Battlestar Galactica (1979) & Buck Rogers in the 25th Century (1979)


          Writer-producer Glen A. Larson started developing the TV series that became Battlestar Galactica in the late ’60s, but didn’t get a green light until the success of Star Wars (1977) made space opera fashionable. To help recoup costs (reportedly $1 million per episode), Universal assembled chunks of early episodes into a theatrical feature, which was exhibited internationally beginning a few months prior to the series’ small-screen debut, then released in the U.S. less than a month after the series was cancelled. The feature is more than enough vintage Galactica for anyone but a hardcore fan, and devotees of the 2003-2009 Galactica reboot will find none of that series’ provocative psychodrama or topicality in the straightforward original. A pleasant overdose of goofy genre tropes, the 125-minute Galactica feature is filled with wooden actors playing stock characters amidst gaudy production design and Star Wars-lite battle scenes. 
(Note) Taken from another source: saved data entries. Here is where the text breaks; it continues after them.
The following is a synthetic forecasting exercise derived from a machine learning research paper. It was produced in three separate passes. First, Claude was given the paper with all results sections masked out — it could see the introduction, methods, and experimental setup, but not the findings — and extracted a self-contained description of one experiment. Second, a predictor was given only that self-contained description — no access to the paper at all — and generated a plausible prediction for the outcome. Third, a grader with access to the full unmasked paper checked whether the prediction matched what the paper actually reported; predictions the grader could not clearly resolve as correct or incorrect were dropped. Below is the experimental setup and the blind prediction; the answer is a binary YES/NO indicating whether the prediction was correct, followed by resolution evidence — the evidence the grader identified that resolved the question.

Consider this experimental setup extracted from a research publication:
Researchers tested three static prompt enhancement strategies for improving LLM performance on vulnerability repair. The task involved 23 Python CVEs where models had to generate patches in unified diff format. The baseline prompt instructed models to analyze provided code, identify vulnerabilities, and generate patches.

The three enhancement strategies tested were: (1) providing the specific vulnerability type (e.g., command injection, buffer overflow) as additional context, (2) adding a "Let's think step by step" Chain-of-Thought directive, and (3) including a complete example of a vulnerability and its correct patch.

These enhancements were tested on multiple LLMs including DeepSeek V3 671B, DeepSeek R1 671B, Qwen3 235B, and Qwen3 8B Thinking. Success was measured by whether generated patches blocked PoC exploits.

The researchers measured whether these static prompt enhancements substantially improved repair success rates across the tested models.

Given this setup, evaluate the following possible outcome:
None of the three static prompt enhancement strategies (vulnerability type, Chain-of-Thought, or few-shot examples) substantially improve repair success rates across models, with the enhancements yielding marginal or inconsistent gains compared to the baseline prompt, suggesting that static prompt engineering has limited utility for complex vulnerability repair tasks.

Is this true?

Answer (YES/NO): YES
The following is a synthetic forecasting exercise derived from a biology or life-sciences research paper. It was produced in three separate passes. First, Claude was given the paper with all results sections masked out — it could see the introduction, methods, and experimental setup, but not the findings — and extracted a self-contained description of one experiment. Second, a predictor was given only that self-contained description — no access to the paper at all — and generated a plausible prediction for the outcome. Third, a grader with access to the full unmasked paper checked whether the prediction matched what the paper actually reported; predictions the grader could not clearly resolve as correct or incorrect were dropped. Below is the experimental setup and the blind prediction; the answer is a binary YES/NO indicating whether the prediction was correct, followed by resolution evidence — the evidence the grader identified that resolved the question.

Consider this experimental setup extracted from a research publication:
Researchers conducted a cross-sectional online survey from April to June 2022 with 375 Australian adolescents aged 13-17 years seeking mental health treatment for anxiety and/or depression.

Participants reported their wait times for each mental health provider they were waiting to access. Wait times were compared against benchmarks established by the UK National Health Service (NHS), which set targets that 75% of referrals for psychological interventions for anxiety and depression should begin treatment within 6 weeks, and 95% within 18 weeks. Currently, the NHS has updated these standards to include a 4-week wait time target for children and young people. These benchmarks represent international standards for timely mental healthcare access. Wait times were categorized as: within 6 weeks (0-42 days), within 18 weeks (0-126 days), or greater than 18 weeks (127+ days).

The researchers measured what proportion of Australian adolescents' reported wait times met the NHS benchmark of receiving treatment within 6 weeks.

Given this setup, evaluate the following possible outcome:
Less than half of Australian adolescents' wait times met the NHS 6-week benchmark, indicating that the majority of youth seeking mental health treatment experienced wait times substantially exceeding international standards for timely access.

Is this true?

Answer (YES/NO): YES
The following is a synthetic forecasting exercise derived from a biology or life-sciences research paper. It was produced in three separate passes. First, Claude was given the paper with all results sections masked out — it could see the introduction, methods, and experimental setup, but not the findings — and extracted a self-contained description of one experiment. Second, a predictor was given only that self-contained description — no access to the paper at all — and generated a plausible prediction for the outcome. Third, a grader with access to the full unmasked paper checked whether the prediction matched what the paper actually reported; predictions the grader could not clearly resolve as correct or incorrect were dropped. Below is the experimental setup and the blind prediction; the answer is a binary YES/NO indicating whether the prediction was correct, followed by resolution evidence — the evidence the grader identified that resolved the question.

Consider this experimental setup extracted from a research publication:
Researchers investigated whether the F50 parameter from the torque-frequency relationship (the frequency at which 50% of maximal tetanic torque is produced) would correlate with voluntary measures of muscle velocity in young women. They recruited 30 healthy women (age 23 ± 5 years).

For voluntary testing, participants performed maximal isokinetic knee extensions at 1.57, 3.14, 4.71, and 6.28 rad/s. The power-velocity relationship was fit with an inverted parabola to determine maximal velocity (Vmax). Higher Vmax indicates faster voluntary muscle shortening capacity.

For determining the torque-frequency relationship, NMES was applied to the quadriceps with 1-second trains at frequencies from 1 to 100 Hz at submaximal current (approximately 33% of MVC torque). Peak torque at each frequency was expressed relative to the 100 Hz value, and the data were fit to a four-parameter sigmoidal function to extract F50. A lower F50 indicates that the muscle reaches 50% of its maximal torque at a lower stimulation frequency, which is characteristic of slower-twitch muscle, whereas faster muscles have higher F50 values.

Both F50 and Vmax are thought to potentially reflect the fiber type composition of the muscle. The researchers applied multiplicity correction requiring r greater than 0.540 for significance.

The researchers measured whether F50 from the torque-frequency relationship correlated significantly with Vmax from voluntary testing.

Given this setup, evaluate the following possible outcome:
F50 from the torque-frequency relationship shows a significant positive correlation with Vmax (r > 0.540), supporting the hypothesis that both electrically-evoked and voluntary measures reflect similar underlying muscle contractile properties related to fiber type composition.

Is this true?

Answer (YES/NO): NO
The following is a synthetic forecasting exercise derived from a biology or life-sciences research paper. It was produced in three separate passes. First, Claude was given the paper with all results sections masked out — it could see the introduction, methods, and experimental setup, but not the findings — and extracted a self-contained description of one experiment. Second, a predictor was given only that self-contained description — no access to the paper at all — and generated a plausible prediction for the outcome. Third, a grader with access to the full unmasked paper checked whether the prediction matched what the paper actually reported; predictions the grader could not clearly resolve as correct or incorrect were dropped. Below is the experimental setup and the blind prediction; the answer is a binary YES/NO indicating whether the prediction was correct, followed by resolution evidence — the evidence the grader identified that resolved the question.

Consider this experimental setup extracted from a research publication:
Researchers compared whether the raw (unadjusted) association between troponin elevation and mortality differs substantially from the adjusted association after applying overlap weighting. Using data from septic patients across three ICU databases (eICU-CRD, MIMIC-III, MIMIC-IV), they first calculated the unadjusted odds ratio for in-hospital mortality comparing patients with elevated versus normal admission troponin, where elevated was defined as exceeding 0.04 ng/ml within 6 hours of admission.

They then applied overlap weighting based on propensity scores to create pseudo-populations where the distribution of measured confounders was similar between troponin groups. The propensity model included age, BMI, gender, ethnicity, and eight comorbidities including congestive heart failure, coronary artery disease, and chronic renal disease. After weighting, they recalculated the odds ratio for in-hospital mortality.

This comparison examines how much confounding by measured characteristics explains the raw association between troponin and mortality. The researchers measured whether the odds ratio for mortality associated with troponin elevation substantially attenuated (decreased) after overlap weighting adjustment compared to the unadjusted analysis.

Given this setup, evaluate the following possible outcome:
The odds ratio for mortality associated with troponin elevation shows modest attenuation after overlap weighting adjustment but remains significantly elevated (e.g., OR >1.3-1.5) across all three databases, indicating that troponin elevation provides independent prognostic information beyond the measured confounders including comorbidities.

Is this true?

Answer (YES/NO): NO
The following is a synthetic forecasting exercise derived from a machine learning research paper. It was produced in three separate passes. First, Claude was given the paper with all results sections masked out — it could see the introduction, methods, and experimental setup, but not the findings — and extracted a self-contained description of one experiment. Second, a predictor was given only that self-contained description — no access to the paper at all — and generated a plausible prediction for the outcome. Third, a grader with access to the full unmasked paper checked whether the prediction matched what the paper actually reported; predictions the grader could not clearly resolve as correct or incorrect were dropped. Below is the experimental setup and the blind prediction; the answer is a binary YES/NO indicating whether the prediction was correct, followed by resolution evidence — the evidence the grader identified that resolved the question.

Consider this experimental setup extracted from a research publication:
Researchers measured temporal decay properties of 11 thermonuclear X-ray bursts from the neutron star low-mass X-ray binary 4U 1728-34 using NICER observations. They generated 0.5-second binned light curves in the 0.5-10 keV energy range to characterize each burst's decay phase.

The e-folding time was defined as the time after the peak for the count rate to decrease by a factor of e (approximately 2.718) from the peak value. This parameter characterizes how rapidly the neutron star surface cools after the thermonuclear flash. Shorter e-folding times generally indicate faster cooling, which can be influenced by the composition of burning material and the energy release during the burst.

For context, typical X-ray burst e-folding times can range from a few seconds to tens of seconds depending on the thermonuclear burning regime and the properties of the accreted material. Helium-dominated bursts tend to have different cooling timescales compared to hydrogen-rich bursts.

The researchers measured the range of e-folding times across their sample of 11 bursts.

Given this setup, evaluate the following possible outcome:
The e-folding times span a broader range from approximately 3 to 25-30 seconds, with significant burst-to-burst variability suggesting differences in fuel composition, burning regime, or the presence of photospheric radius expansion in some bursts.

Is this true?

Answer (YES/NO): NO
          The story follows military commander Adama (Lorne Greene) as he leads a group of spaceships in flight from their devastated home worlds after a sneak attack by nasty aliens called Cylons. (The term “Cylon” refers to both robotic soldiers and their lizard-like overlords.) Various human characters struggle with food shortages, wartime trauma, and a host of other melodramatic crises, all while wearing action-figure-ready costumes. Enlivened by a fairly imaginative plot and the presence of polished guest stars including Ray Milland and Jane Seymour, Galactica moves along briskly, and some of the outer-space imagery is quite memorable, such as energetic scenes in which heroes launch their “Viper” spaceships out of tubes housed inside the titular warship. As for the stars, Greene and leading man Richard Hatch are painfully earnest, so Dirk Benedict fares much better as a swaggering pilot in the Han Solo mode, while John Colicos, who plays the main human baddie, chews scenery like a termite let loose in a lumberyard, making his performance a guilty pleasure. Although most of the scripting is clumsy and predictable, Battlestar Galactica never wants for spectacle.
          After Galactica was cancelled, Larson took another stab at televised sci-fi with Buck Rogers in the 25th Century, a retread of the old pulp/serial character. This time, Universal released a feature version of the pilot episode in the U.S. several months before the series debuted, generating a minor box-office hit in the process. Alas, the Buck Rogers movie is as tiresome as the Galactica movie is diverting. Gil Gerard plays the title character, a modern-day spaceman who falls into suspended animation until the 25th century, when he joins futuristic earth denizens in a galactic battle against a psychotic space princess and her various minions. As the princess, Pamela Hensley is all kinds of sexy, but the movie gets derailed by dopey flourishes including a campy dance sequence, horrible jokes, pervy costumes (must everything be skin-tight?), and a cutesy robot voiced by Mel Blanc. Whereas Battlestar aimed for the all-ages appeal of Star Wars by balancing cartoonish aliens and laser fights with grown-up sociopolitical themes (even if they were handled simplistically), Buck Rogers targets infantile viewers with incessant silliness. More than a few scenes make the viewer feel embarrassed for those responsible.